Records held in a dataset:
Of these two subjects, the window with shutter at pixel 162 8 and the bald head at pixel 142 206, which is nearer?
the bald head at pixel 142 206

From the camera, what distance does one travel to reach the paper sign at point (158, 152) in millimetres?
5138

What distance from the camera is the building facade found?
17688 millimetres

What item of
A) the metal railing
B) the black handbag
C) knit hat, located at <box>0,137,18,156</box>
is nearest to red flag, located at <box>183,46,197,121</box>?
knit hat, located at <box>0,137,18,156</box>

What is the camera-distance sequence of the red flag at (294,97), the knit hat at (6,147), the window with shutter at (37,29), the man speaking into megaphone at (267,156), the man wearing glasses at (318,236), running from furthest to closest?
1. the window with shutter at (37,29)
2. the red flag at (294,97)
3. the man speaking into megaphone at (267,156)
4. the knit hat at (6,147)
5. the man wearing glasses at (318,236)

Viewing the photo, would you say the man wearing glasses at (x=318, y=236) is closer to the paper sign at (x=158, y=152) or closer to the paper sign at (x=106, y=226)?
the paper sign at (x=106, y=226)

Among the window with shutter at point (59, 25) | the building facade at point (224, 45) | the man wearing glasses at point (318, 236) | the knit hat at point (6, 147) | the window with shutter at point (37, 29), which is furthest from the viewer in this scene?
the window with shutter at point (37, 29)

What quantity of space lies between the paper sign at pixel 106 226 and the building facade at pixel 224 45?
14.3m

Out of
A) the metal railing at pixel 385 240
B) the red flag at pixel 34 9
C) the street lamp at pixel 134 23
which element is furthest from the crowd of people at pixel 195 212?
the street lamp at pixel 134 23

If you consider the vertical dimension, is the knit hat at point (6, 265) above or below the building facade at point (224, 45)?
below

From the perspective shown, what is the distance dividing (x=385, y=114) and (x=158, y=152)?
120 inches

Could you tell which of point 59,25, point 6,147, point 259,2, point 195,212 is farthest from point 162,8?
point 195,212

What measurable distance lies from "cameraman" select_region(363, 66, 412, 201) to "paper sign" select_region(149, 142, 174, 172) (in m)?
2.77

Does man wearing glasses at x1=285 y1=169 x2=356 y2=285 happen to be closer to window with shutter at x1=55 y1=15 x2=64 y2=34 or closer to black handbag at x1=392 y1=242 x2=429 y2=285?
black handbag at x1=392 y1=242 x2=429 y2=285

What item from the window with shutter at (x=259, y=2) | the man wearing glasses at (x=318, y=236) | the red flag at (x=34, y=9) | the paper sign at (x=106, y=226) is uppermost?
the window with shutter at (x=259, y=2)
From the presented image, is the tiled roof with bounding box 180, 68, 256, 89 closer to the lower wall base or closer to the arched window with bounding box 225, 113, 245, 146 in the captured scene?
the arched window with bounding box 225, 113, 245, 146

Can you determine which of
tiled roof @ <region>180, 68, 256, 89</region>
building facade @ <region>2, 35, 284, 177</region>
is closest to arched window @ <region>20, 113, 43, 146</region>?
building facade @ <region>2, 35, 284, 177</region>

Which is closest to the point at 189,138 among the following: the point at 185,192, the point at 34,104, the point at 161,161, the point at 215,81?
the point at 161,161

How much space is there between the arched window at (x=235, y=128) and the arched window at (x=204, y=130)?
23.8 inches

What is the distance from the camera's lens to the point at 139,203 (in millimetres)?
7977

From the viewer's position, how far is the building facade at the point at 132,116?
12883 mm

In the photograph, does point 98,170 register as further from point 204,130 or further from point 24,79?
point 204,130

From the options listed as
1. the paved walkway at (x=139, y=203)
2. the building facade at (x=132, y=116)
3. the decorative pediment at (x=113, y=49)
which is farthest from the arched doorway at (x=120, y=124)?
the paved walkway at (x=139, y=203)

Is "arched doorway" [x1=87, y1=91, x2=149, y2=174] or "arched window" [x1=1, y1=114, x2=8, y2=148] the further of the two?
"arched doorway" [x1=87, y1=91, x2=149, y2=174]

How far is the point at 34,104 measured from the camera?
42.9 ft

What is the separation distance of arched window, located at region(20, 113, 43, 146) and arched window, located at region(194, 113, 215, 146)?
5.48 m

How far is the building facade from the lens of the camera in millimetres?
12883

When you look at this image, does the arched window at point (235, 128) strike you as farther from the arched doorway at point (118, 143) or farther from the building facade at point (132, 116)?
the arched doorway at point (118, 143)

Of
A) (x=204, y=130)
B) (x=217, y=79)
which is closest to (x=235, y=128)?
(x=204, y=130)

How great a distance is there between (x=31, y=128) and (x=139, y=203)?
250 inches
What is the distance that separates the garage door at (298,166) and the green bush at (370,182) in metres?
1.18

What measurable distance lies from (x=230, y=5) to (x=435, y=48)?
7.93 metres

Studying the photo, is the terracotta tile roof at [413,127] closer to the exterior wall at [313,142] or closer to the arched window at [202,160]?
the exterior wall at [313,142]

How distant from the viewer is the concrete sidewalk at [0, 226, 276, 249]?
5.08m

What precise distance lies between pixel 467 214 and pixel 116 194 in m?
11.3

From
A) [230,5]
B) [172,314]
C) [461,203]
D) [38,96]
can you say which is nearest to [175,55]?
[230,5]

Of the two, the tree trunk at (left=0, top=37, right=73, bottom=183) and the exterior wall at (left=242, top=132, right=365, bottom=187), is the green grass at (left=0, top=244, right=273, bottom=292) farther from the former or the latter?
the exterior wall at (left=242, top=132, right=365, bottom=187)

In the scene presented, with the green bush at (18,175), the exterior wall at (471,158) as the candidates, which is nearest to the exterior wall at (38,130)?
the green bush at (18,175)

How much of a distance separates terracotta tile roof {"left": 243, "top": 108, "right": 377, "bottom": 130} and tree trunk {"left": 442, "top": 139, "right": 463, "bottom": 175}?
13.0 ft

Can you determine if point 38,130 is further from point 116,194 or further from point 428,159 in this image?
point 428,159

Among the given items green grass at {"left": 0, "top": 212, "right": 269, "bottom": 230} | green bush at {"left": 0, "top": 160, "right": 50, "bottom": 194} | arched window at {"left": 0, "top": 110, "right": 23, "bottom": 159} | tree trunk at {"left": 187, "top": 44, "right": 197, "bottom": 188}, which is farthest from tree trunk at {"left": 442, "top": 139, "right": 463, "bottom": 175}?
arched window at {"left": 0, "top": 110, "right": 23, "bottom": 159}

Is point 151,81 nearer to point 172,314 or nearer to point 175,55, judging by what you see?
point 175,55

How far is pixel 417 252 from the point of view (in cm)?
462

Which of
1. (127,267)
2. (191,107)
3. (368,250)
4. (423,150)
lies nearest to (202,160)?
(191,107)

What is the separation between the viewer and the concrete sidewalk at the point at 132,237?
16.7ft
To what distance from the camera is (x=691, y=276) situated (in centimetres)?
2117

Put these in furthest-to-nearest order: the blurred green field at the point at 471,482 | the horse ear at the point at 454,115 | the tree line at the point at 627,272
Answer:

Exercise » Retype all of the records above word for word, changing nothing.

Solution »
Of these two subjects, the window with shutter at pixel 162 8 and the bald head at pixel 142 206, which is nearer?
the bald head at pixel 142 206

From the camera, what distance does one travel to reach the paper sign at point (158, 152) in millimetres?
5138

What distance from the camera is the building facade found?
17688 millimetres

What item of
A) the metal railing
B) the black handbag
C) knit hat, located at <box>0,137,18,156</box>
is nearest to red flag, located at <box>183,46,197,121</box>?
knit hat, located at <box>0,137,18,156</box>

What is the camera-distance sequence of the red flag at (294,97), the knit hat at (6,147), the window with shutter at (37,29), the man speaking into megaphone at (267,156), the man wearing glasses at (318,236), running from furthest to closest?
1. the window with shutter at (37,29)
2. the red flag at (294,97)
3. the man speaking into megaphone at (267,156)
4. the knit hat at (6,147)
5. the man wearing glasses at (318,236)

Viewing the photo, would you say the man wearing glasses at (x=318, y=236) is closer to the paper sign at (x=158, y=152) or closer to the paper sign at (x=106, y=226)?
the paper sign at (x=106, y=226)

Among the window with shutter at point (59, 25) | the building facade at point (224, 45) | the man wearing glasses at point (318, 236) | the knit hat at point (6, 147) | the window with shutter at point (37, 29), which is furthest from the viewer in this scene?
the window with shutter at point (37, 29)

What quantity of space lies between the paper sign at pixel 106 226 and the building facade at pixel 224 45?
14.3m

Out of
A) the metal railing at pixel 385 240
B) the red flag at pixel 34 9
C) the street lamp at pixel 134 23
which element is furthest from the crowd of people at pixel 195 212?
the street lamp at pixel 134 23

If you consider the vertical dimension, is the knit hat at point (6, 265) above or below the building facade at point (224, 45)?
below

From the perspective shown, what is the distance dividing (x=385, y=114) and (x=158, y=152)?
120 inches

Could you tell which of point 59,25, point 6,147, point 259,2, point 195,212 is farthest from point 162,8?
point 195,212

What measurable distance lies from "cameraman" select_region(363, 66, 412, 201) to "paper sign" select_region(149, 142, 174, 172) (in m)?
2.77

Does man wearing glasses at x1=285 y1=169 x2=356 y2=285 happen to be closer to window with shutter at x1=55 y1=15 x2=64 y2=34 or closer to black handbag at x1=392 y1=242 x2=429 y2=285?
black handbag at x1=392 y1=242 x2=429 y2=285

What item from the window with shutter at (x=259, y=2) | the man wearing glasses at (x=318, y=236) | the red flag at (x=34, y=9) | the paper sign at (x=106, y=226) is uppermost?
the window with shutter at (x=259, y=2)
From the presented image, is the tiled roof with bounding box 180, 68, 256, 89 closer to the lower wall base or closer to the arched window with bounding box 225, 113, 245, 146 in the captured scene?
the arched window with bounding box 225, 113, 245, 146

Can you determine which of
tiled roof @ <region>180, 68, 256, 89</region>
building facade @ <region>2, 35, 284, 177</region>
is closest to arched window @ <region>20, 113, 43, 146</region>?
building facade @ <region>2, 35, 284, 177</region>

Which is closest to the point at 189,138 among the following: the point at 185,192, the point at 34,104, the point at 161,161, the point at 215,81?
the point at 161,161

How much space is there between the arched window at (x=235, y=128) and the arched window at (x=204, y=130)?
23.8 inches

What is the distance from the camera's lens to the point at 139,203 (in millimetres)?
7977

From the viewer's position, how far is the building facade at the point at 132,116?
12883 mm

In the photograph, does point 98,170 register as further from point 204,130 or further from point 24,79?
point 204,130

From the options listed as
1. the paved walkway at (x=139, y=203)
2. the building facade at (x=132, y=116)
3. the decorative pediment at (x=113, y=49)
which is farthest from the arched doorway at (x=120, y=124)?
the paved walkway at (x=139, y=203)

Is "arched doorway" [x1=87, y1=91, x2=149, y2=174] or "arched window" [x1=1, y1=114, x2=8, y2=148] the further of the two?
"arched doorway" [x1=87, y1=91, x2=149, y2=174]

How far is the point at 34,104 measured from the camera?
42.9 ft

What is the separation distance of arched window, located at region(20, 113, 43, 146) and arched window, located at region(194, 113, 215, 146)?
5.48 m

How far is the building facade from the lens of the camera in millimetres?
12883

When you look at this image, does the arched window at point (235, 128) strike you as farther from the arched doorway at point (118, 143) or farther from the building facade at point (132, 116)?
the arched doorway at point (118, 143)

Of
A) (x=204, y=130)
B) (x=217, y=79)
which is closest to (x=235, y=128)?
(x=204, y=130)

How great a distance is there between (x=31, y=128) and (x=139, y=203)?
250 inches
What is the distance that separates the garage door at (298,166) and the green bush at (370,182) in metres?
1.18

What measurable distance lies from (x=230, y=5) to (x=435, y=48)?
7.93 metres

Studying the photo, is the terracotta tile roof at [413,127] closer to the exterior wall at [313,142] or closer to the arched window at [202,160]?
the exterior wall at [313,142]

How distant from the viewer is the concrete sidewalk at [0, 226, 276, 249]?
5.08m

What precise distance lies between pixel 467 214 and pixel 116 194 in m?
11.3

From
A) [230,5]
B) [172,314]
C) [461,203]
D) [38,96]
can you say which is nearest to [175,55]?
[230,5]

Of the two, the tree trunk at (left=0, top=37, right=73, bottom=183) and the exterior wall at (left=242, top=132, right=365, bottom=187), is the green grass at (left=0, top=244, right=273, bottom=292) farther from the former or the latter?
the exterior wall at (left=242, top=132, right=365, bottom=187)

In the scene presented, with the green bush at (18,175), the exterior wall at (471,158) as the candidates, which is nearest to the exterior wall at (38,130)?
the green bush at (18,175)

How much of a distance separates terracotta tile roof {"left": 243, "top": 108, "right": 377, "bottom": 130} and tree trunk {"left": 442, "top": 139, "right": 463, "bottom": 175}?
13.0 ft

Can you determine if point 38,130 is further from point 116,194 or further from point 428,159 in this image?
point 428,159

Among the given items green grass at {"left": 0, "top": 212, "right": 269, "bottom": 230} | green bush at {"left": 0, "top": 160, "right": 50, "bottom": 194} | arched window at {"left": 0, "top": 110, "right": 23, "bottom": 159} | tree trunk at {"left": 187, "top": 44, "right": 197, "bottom": 188}, which is farthest from tree trunk at {"left": 442, "top": 139, "right": 463, "bottom": 175}?
arched window at {"left": 0, "top": 110, "right": 23, "bottom": 159}

Is point 151,81 nearer to point 172,314 or nearer to point 175,55, judging by what you see?
point 175,55

How far is pixel 417 252 from the point of view (in cm)?
462

Which of
1. (127,267)
2. (191,107)
3. (368,250)
4. (423,150)
lies nearest to (202,160)?
(191,107)

What is the separation between the viewer and the concrete sidewalk at the point at 132,237?
16.7ft
To what distance from the camera is (x=691, y=276) situated (in centimetres)?
2117

Put these in furthest-to-nearest order: the blurred green field at the point at 471,482 | the horse ear at the point at 454,115 | the tree line at the point at 627,272
Answer:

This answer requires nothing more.